110906 17:45:01 [Note] WSREP:
    BF kill (1, seqno: 16962377), victim:
    (140588996478720 4) trx: 35525064
110906 17:45:01 [Note] WSREP:
    Aborting query: commit
110906 17:45:01 [Note] WSREP:
    kill trx QUERY_COMMITTING for 35525064
110906 17:45:01 [Note] WSREP:
    commit failed for reason: 3, seqno: -1

Warning

In addition to useful debugging information, this parameter also causes the database server to print authentication information, (that is, passwords), to the error logs. Do not enable it in production environments.

If you develop your own notification system, you can use status variables to watch for conflicts. Below is an example of how you might manually retrieve this information. You would simply incorporate something similar into your scripts or customized program.

SHOW STATUS LIKE 'wsrep_local_bf_aborts';

+-----------------------+-------+
| Variable_name         | Value |
+-----------------------+-------+
| wsrep_local_bf_aborts | 333   |
+-----------------------+-------+

SHOW STATUS LIKE 'wsrep_local_cert_failures';

+---------------------------+-------+
| Variable_name             | Value |
+---------------------------+-------+
| wsrep_local_cert_failures | 333   |
+---------------------------+-------+

wsrep_local_bf_aborts returns the total number of local transactions aborted by slave transactions while in execution. wsrep_local_cert_failures provides the total number of transactions that have failed certification tests.

You can enable conflict logging features with wsrep_log_conflicts and cert.log_conflicts.

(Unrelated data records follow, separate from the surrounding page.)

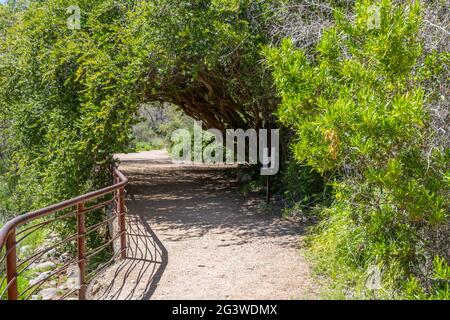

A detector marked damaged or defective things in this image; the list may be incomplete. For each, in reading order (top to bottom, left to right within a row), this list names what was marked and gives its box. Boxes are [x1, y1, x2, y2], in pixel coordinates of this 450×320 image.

rusty railing [0, 168, 128, 300]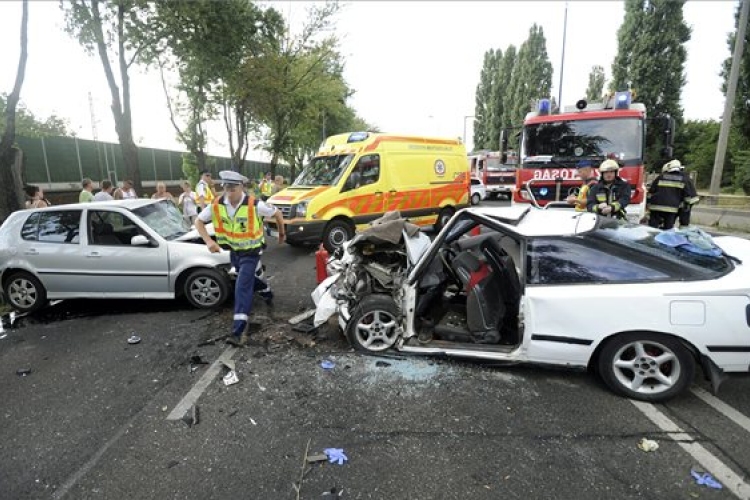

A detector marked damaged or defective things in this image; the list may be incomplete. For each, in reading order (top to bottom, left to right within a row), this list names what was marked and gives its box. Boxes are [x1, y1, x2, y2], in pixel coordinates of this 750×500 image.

shattered windshield [524, 116, 644, 166]
shattered windshield [294, 153, 356, 187]
crumpled hood [268, 186, 330, 205]
shattered windshield [132, 199, 191, 240]
wrecked white car [314, 207, 750, 402]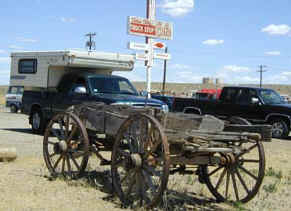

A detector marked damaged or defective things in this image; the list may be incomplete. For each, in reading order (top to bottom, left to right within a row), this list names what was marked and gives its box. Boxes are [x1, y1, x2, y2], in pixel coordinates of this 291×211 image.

rusty wagon frame [42, 103, 272, 209]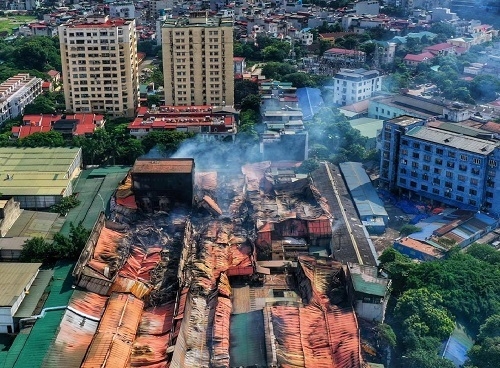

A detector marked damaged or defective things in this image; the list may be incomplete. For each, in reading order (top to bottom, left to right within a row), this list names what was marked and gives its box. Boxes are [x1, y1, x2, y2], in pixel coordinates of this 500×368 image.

burned factory building [131, 157, 195, 211]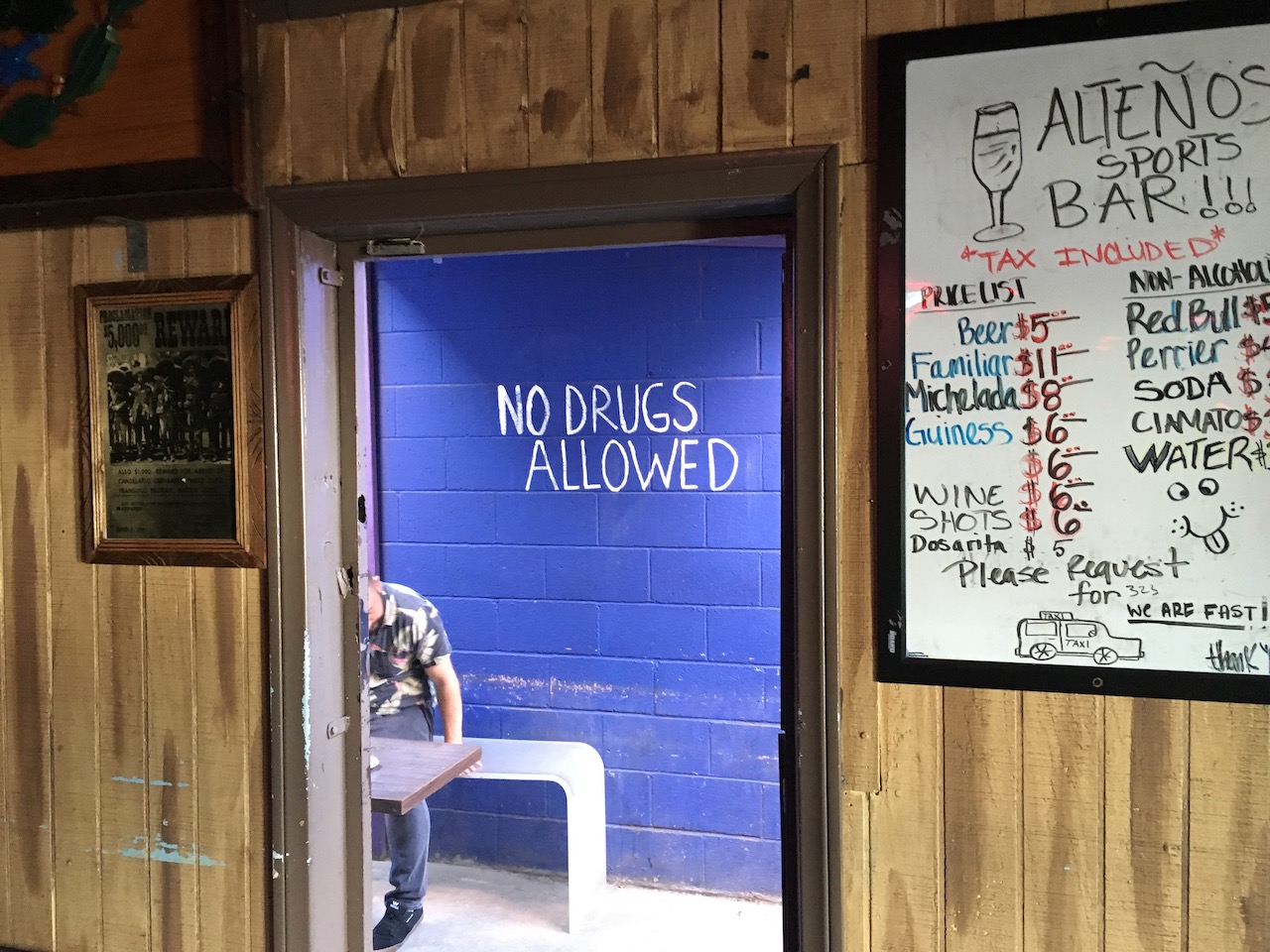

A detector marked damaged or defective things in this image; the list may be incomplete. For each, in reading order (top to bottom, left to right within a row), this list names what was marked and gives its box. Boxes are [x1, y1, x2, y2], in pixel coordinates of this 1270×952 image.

chipped blue paint on wall [370, 242, 782, 898]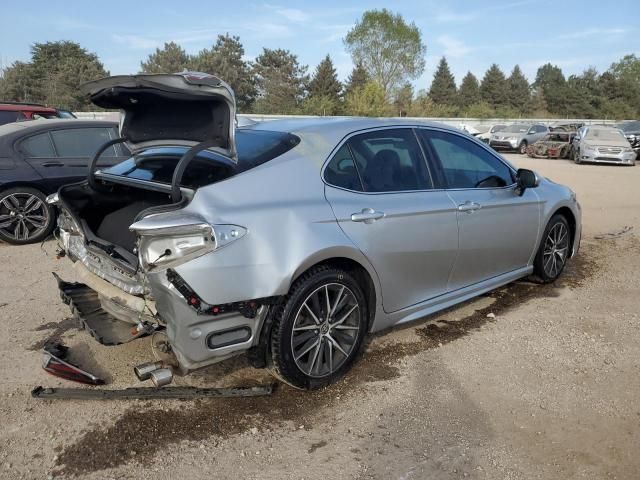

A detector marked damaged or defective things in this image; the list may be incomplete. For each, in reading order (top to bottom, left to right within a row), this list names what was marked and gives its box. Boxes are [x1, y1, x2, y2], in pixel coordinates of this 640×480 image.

Just add the following lines to the configuration file (i.e., my.cnf):

wsrep_log_conflicts=ON
wsrep_provider_options="cert.log_conflicts=YES"

These parameters enable different forms of conflict logging on the database server. When turned on, the node logs additional information about the conflicts it encounters. For instance, it will log the name of the table and schema where the conflict occurred and the actual values for the keys that produced the conflict. Below is an example of such a log entry:

7:51:13 [Note] WSREP: trx conflict for key (1,FLAT8)056eac38 0989cb96:
source: cdeae866-d4a8-11e3-bd84-479ea1a1e941 version: 3 local: 1 state:
MUST_ABORT flags: 1 conn_id: 160285 trx_id: 29755710 seqnos (l: 643424,
g: 8749173, s: 8749171, d: 8749171, ts: 12637975935482109) <--X-->
source: 5af493da-d4ab-11e3-bfe0-16ba14bdca37 version: 3 local: 0 state:
APPLYING flags: 1 conn_id: 157852 trx_id: 26224969 seqnos (l: 643423,
g: 8749172, s: 8749171, d: 8749170, ts: 12637839897662340)

Solution

When two transactions are conflicting, the later of the two is rolled back by the cluster. The client application registers this rollback as a deadlock error. Ideally, the client application should retry the deadlocked transaction. However, not all client applications have this logic built in.

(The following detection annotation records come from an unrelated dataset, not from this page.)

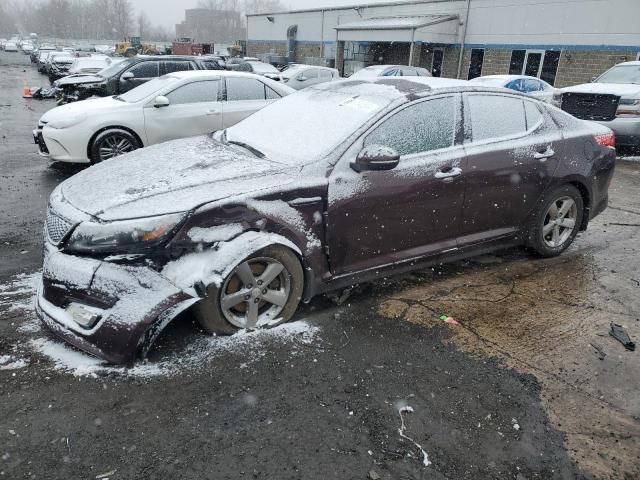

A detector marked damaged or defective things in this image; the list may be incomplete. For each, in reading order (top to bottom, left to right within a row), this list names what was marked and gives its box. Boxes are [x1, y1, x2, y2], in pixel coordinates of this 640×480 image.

cracked front bumper [37, 244, 198, 364]
damaged maroon sedan [37, 78, 616, 364]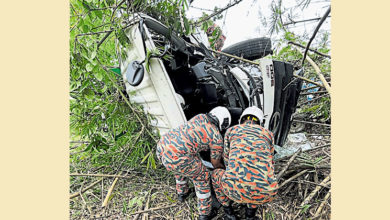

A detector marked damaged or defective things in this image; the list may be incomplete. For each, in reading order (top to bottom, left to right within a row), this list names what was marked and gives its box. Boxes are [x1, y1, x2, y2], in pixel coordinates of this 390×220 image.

damaged vehicle frame [117, 14, 304, 147]
overturned white truck [117, 14, 304, 147]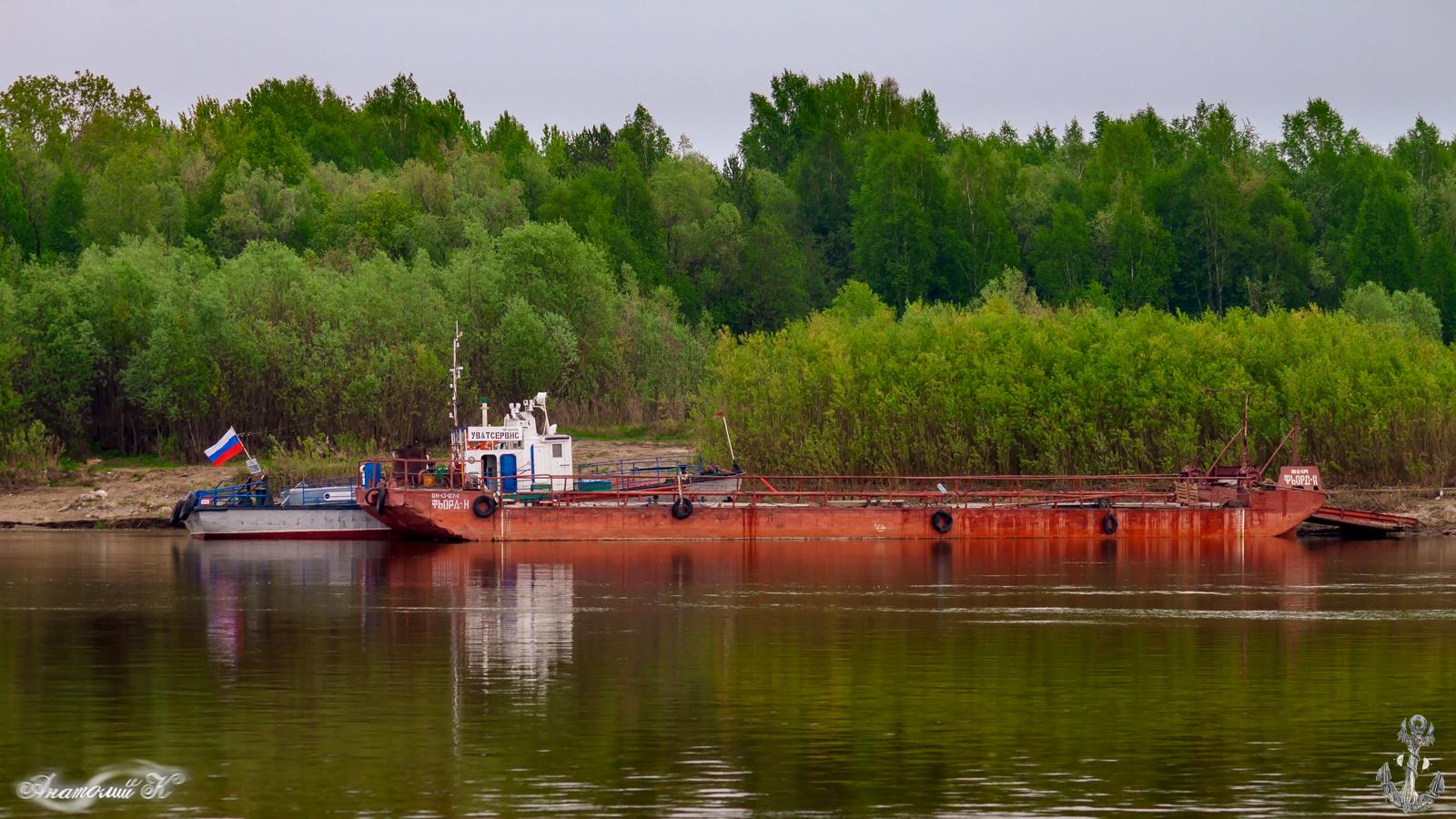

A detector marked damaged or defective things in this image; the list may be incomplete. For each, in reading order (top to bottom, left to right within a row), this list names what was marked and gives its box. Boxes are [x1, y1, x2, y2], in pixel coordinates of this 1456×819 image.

rusty red barge [355, 393, 1332, 542]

If you encounter this problem, you can set the node to attempt to auto-commit the deadlocked transactions on behalf of the client application. You would do this with the wsrep_retry_autocommit parameter. Just enter the following to the configuration file:

wsrep_retry_autocommit=4

When a transaction fails the certification test due to a cluster-wide conflict, this parameter tells the node how many times you want it to retry the transaction before returning a deadlock error. In the example line above, it’s set to four times.

Retrying only applies to auto-commit transactions, as retrying is not safe for multi-statement transactions.

Work-Around

While Galera Cluster resolves multi-master conflicts automatically, there are steps you can take to minimize the frequency of their occurrence.

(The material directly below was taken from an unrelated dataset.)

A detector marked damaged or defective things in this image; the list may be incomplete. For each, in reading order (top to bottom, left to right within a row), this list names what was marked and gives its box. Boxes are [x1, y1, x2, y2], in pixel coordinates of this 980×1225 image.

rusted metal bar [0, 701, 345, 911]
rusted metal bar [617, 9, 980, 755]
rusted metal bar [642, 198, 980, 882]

  • First, analyze the hot-spot and see if you can change the application logic to catch deadlock exceptions.
  • Next, enable retrying logic at the node level using the wsrep_retry_autocommit parameter.
  • Last, limit the number of master nodes or switch to a master-slave model.

If you can filter out access to the hot-spot table, it may be enough to treat writes only to the hot-spot table as master-slave.